The phrase ‘Science’s First Mistake’ is the title that Ian Angell and Dionysios Demetis chose for their new book (see www.sciencesfirstmistake.com to obtain a free .PDF download). It is a play on Nietzsche’s notorious words “Woman was God’s second mistake”. Before politically correct readers throw up their hands in disgust, they are asked first to reflect, and to recognise that this was Nietzsche’s idea of a joke. Woman was not the target of his rhetoric. No, he was referring obliquely to God’s first mistake, or rather humanity’s: namely that homo sapiens, godlike, had been put in control of the planet – the Sixth Day as described in Genesis 1, verses 27-28:
27: So God created man in his own image, in the image of God created he him; male and female created he them.
28: And God blessed them, and God said unto them, Be fruitful, and multiply, and replenish the earth, and subdue it: and have dominion over the fish of the sea, and over the fowl of the air, and over every living thing that moveth upon the earth.
How paradoxical, that in its attempts to replace God, Science should take up the baton of domination from Genesis.
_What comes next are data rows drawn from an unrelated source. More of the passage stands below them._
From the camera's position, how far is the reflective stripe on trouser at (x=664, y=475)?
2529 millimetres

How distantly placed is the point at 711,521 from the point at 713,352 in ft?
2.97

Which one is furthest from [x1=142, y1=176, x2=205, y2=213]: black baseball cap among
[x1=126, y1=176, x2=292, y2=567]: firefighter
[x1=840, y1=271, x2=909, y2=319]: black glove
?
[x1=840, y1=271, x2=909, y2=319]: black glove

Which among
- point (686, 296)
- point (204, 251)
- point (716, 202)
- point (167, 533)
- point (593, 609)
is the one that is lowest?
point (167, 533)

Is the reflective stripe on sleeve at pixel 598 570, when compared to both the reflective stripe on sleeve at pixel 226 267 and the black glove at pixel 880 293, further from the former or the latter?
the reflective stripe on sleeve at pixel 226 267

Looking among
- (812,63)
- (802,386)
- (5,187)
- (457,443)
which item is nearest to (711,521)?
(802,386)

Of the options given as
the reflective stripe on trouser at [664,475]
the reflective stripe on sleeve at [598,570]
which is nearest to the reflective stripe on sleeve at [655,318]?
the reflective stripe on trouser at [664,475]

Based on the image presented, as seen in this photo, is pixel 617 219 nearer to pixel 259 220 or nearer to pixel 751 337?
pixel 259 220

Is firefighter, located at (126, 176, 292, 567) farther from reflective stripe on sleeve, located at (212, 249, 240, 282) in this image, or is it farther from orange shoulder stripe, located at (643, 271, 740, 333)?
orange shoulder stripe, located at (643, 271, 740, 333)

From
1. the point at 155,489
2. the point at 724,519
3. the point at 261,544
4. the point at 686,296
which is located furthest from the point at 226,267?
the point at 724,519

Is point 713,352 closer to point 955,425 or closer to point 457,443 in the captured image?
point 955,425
This too was recognized by Nietzsche in his most infamous quotation “God is Dead!”, although most people don’t realize these words are completed with “… And we have killed Him.” Here Nietzsche is pointing out the rise of secular societies, and what is of particular interest here - humanism, all grounded in the arrogance of certainty in scientism and the conceit of Modernism.
For there can be no dominion over the Earth! Control through the application of Science is a myth. There can be no permanent solutions to the ineffable human condition, only contingencies. We are all at the mercy of the Fates. Indeed, the hubris that comes with an unquestioned belief in scientific method, particularly when it is targeted at social, political, commercial, and even religious concerns is an accident waiting to happen.
It’s time to nail the big lie of the last three centuries, and stop this obsession with tidy methodical ‘rational’ solutions. ‘Understanding through scientific theory, and applied via its methods’ does not place us in control of human destiny. Indeed, there is no such thing as ‘understanding’, only mere description through observation … and observation is itself a delusion steeped in paradox. I must admit that it came as quite a shock to me, an agnostic, that the words of a nineteenth century hymn should resonate so well with my thinking:
Immortal, Invisible, God only wise
In light inaccessible hid from our eyes ...
(Hymns of Christ and the Christian Life, Walter C. Smith.)
For human observation does not allow us access to the ‘real world:’ observation is deceived by the linearity inferred in causality. We don’t observe causality in the world; a belief in causality is a necessary prerequisite of observation and cognition. Indeed, without the delusion of causality there would be no observation; observation and cognition are only possible because linearity is erroneously imposed on what is an always complex, non-linear world.
Linearity - just one thing after another; an assumption of sequential and consequential developments that are free of interference and surprise. Linearity – bring A and B together, and the outcome is predictably C: here A, B and C are the categorical ‘things’ that we observe and focus on in the world. However, that non-linear world is drowning in a chaotic bubbling alphabet soup of misinterpreted so-called ‘causes’ of previously-created effects, only for them to interact and become new ‘causes’, and on and on; any one of which may interfere with specific instances of A or B before they interact, or mess with and change C even before C’s existence has become apparent to us; and all is swamped in the delusion and paradox of observation.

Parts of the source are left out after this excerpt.